15.      The Jersey courts have recognised the importance of trusts being professionally managed and administered by those with the appropriate skills (see Quorum Trustees v Falle and Vigors 2002/61 at paragraph 9), and that it is unrealistic to suggest that professional trustees will provide their services without remuneration (see Rathbone Trust Company (Jersey) Limited v Kane [2004] JRC 041 at paragraph 28).

16.      All of the adult beneficiaries and Mr Temple, representing the minor and unborn beneficiaries supported the application. Appropriately there was no suggestion that the beneficiaries should try and seek a windfall profit by clawing back historic fees charged by Regent in good faith (see Landau at paragraph 21).  We had no difficulty in concluding that in the circumstances of this settlement, it was in the interests of the beneficiaries that Regent should be properly remunerated for both past and future services. 

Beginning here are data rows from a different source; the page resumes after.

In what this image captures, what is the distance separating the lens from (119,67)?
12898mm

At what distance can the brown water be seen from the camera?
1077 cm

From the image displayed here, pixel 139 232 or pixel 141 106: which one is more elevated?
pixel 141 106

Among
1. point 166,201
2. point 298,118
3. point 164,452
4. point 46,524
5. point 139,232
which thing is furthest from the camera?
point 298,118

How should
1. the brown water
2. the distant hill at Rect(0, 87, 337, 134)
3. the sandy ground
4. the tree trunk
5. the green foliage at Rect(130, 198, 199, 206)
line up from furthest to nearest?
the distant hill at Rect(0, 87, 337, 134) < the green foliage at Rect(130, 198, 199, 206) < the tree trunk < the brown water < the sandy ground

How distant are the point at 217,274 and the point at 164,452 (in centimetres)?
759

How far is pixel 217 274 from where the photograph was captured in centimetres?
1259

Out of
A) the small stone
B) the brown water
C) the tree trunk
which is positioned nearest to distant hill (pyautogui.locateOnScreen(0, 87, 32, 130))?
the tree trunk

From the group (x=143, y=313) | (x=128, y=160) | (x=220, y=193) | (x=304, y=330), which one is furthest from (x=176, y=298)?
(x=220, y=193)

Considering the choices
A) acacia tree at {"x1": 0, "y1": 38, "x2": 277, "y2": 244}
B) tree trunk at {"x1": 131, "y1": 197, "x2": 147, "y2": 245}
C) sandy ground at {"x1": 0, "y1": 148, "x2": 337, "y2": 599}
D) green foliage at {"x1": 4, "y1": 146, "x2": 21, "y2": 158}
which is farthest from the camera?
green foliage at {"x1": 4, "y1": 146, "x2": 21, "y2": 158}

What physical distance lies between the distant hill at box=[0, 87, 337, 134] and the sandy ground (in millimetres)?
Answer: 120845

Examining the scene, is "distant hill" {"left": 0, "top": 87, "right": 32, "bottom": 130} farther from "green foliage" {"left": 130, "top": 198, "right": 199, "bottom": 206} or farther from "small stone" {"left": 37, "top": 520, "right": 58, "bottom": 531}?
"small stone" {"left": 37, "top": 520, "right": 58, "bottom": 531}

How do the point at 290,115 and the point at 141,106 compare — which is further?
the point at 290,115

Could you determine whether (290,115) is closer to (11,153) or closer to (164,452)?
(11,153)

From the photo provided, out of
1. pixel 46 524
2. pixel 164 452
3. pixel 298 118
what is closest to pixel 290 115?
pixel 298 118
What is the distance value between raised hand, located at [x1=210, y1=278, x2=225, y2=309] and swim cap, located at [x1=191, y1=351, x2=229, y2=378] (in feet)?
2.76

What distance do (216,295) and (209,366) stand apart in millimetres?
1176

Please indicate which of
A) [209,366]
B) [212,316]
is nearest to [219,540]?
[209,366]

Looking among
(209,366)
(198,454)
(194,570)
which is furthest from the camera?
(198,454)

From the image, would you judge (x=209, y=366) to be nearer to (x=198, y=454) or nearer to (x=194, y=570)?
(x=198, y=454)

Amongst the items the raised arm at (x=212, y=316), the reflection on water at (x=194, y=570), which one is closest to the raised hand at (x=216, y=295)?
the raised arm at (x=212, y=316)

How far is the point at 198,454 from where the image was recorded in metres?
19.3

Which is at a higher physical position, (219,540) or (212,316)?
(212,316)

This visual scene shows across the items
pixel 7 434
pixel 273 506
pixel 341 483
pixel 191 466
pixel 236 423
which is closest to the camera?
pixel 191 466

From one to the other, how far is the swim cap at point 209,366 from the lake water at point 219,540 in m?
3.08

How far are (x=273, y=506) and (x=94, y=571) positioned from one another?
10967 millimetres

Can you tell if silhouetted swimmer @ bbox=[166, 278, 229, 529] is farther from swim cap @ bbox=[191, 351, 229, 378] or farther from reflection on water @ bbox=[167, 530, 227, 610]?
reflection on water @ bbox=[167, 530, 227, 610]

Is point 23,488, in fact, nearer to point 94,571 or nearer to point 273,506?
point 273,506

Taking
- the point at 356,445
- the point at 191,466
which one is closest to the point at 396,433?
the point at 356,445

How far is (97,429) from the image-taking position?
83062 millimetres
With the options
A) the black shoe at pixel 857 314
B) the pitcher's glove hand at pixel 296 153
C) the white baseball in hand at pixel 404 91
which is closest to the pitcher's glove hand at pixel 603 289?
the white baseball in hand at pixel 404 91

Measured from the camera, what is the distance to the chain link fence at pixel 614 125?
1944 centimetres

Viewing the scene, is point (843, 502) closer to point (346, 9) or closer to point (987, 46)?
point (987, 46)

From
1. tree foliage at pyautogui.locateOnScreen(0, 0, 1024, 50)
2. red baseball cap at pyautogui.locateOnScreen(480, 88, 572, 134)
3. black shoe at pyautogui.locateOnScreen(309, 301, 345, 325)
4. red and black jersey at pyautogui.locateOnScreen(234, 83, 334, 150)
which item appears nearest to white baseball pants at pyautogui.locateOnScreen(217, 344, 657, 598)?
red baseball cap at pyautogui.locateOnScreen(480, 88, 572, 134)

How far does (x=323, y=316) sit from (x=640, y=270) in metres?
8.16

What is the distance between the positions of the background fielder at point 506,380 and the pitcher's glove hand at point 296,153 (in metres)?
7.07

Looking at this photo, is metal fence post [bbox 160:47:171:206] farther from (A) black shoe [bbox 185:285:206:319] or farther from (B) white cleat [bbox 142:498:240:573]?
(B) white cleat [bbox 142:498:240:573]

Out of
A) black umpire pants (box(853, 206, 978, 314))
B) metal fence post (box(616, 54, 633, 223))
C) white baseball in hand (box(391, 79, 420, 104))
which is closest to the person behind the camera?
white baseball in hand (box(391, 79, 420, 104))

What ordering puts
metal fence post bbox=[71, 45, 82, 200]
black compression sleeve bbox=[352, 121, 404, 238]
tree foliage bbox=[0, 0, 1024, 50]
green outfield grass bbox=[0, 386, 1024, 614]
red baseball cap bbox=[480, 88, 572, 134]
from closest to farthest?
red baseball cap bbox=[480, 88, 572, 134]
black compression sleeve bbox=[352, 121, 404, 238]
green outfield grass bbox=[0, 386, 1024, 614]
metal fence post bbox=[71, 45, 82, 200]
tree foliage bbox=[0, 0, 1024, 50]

17.      We therefore directed Regent to retain the fees it had charged historically and authorised it and any successor trustee of the settlement or any part of it to collect or deduct remuneration in future in accordance with the terms and conditions and schedules of fees and charges of  Regent or any successor trustee in place from time to time.  For the avoidance of doubt, we made it clear that these directions were without prejudice to the right any beneficiary of the settlement may have as a matter of law to challenge the reasonableness of the trustee's remuneration but any such challenge cannot be made on the ground that the trustee is or was not entitled under the trust deed to charge remuneration in accordance with its scale of fees and/or terms and conditions and fees in force from time to time.

Authorities

Abdel Rahman v Chase Bank (C.I.) Trust Co. Ltd [1991] JLR 103.

Midland Bank Trust Co. (Jersey) Limited v Federated Pension Services [1995] JLR 352.

Trustee Act 1925, as amended.

Probate (Jersey) Law 1998.

Landau v Anburn Trustees Limited [2007] JLR 250.

In re Duke of Norfolk's Settlement Trusts (1982) Ch 61.

Variation of Trusts Act 1958.

Quorum Trustees v Falle and Vigors 2002/61.

Rathbone Trust Company (Jersey) Limited v Kane [2004] JRC 041.